Staff are working longer shifts to cover the needs of the clients, and Pat and more than a dozen workers will also be bedding-down in the centre tonight as the worst of the weather is expected.
Speaking on RTE, Minister for Housing, Planning and Local Government Eoghan Murphy said that tonight there will be a bed and shelter for everyone.
"Storm Emma hasn't hit the country yet. At 4pm, we're expecting it to hit the east and make its way across the country. What we've been experiencing so far is the 'Beast from the East' but Storm Emma is coming now.
"The National Emergency Co-ordination group will meet today at 10:30am. We are constantly in contact and in operation. People should pay attention to the latest developments."
Mr Murphy said that the outreach teams will continue to engage with rough sleepers today as Storm Emma hits.

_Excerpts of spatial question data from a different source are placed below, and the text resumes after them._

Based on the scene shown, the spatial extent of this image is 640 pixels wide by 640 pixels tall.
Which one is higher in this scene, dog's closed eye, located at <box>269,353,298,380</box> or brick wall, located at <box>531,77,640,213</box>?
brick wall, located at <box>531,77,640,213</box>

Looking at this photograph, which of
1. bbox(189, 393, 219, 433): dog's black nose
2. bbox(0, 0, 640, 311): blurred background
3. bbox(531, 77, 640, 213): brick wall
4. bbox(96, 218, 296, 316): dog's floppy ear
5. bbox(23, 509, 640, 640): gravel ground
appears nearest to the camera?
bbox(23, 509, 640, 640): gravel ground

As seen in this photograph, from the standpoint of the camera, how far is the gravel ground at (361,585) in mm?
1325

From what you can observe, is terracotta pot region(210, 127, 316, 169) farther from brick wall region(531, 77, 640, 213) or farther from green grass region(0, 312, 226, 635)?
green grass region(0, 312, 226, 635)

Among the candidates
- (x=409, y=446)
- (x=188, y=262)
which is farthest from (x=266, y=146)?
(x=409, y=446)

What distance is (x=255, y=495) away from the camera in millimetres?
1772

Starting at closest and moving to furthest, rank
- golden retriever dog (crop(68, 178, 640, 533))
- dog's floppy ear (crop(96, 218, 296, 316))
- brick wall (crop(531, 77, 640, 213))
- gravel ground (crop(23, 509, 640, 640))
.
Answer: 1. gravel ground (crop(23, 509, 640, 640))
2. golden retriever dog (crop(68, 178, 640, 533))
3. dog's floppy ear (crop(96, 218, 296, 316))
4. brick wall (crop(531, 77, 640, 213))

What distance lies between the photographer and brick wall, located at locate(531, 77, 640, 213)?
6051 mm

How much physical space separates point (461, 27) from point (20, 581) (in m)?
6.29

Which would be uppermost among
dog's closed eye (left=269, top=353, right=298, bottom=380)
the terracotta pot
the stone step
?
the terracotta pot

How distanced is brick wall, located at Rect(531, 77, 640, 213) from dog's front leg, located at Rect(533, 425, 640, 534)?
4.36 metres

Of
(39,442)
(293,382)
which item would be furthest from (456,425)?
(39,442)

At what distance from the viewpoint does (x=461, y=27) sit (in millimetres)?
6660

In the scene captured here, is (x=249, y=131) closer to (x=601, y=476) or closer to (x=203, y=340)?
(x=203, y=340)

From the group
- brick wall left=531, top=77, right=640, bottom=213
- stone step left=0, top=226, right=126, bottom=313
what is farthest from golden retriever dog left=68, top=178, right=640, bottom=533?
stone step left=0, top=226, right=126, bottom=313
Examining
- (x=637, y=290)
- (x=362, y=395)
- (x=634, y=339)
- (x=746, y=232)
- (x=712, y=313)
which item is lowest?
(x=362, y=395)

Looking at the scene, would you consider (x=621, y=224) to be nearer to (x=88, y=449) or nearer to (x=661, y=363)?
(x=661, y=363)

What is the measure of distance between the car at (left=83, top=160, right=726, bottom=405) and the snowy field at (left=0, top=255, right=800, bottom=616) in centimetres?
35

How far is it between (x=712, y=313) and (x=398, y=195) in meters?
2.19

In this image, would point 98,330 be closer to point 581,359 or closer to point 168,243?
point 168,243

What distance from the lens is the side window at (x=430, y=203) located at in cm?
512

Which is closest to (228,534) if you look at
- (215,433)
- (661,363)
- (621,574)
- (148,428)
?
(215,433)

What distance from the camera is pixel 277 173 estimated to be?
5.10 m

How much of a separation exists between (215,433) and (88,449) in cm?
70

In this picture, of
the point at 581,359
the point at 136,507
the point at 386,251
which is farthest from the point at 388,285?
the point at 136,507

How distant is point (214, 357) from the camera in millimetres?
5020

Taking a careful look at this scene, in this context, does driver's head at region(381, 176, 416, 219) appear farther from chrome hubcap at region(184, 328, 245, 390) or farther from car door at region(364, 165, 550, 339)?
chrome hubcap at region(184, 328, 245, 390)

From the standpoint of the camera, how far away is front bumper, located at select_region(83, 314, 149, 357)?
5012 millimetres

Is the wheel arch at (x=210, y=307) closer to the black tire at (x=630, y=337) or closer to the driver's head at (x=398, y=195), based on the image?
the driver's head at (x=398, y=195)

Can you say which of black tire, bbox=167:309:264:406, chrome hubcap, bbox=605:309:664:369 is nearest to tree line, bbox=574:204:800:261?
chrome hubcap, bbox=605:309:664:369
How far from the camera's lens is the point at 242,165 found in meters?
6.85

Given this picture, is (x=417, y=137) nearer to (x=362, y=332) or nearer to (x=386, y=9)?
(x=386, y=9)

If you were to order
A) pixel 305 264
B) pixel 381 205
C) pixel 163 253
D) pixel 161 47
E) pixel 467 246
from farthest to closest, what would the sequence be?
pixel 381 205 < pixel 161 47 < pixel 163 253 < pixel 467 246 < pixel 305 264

"We will continue to get our outreach teams out to people, even though they might have refused to come in last night, to get them to come in and know that it is going to get much worse tonight. Organisations like the Peter McVerry Trust have emergency accommodations in place. There they have medical teams, heating, beds, food and specialist staff. It is safe and secure accommodation."
According to the latest figures available - published on Wednesday - 9,104 people are sleeping in emergency accommodation including more than 3,000 children.
Mr Murphy said that this increase was "anticipated".
"The increase was anticipated because as we bring people from sleeping rough on the streets into our emergency services, they are then counted as being homeless in emergency accommodation, it's a different way of counting. Because we brought in 200 additional beds in the last quarter of last year and then opened up another 100 beds as part of our cold weather initiative... those people have been brought into our services and are counted then. We don't want to see those numbers go up.
"We have two counting systems - one is for people who are in emergency accommodation and are in our services and are getting care and support. People who are sleeping rough are counted differently. As they come into the emergency services they are moved from one count to another. That's one reason why that number has increased."
However, Mr Murphy confirmed that "official homeless figures have increased".
"They are above 9,000 yes there is an increase. What we have seen over the last few days is that more people are presenting for emergency accommodation.
"There is also an increase in families who are homeless, which wasn't anticipated."